» WHAT THE TASK REQUIRES:
The reply must consist of one number: how many lines of the data include the word "site".

(Dataset excerpts)
* * * * *

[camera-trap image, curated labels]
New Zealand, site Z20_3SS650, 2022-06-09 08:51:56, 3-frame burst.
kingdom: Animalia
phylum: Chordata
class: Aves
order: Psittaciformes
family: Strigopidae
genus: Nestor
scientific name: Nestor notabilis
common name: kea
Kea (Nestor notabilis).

* * * * *

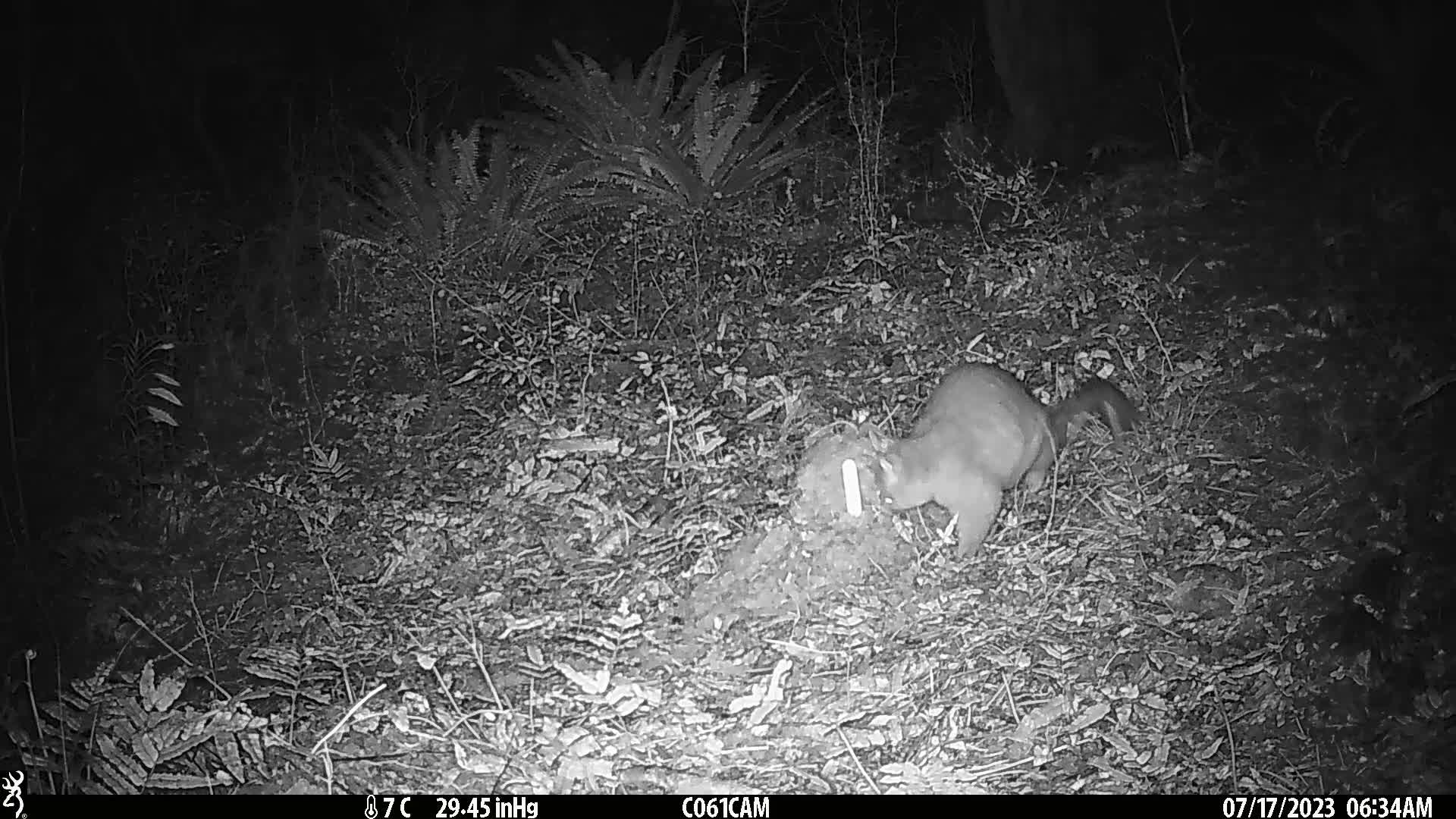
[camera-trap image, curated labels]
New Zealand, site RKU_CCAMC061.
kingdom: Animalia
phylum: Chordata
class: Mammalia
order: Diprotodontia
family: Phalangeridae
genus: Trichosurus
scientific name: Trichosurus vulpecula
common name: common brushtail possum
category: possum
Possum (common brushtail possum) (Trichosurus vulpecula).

* * * * *

» EXERCISE OUTPUT:
2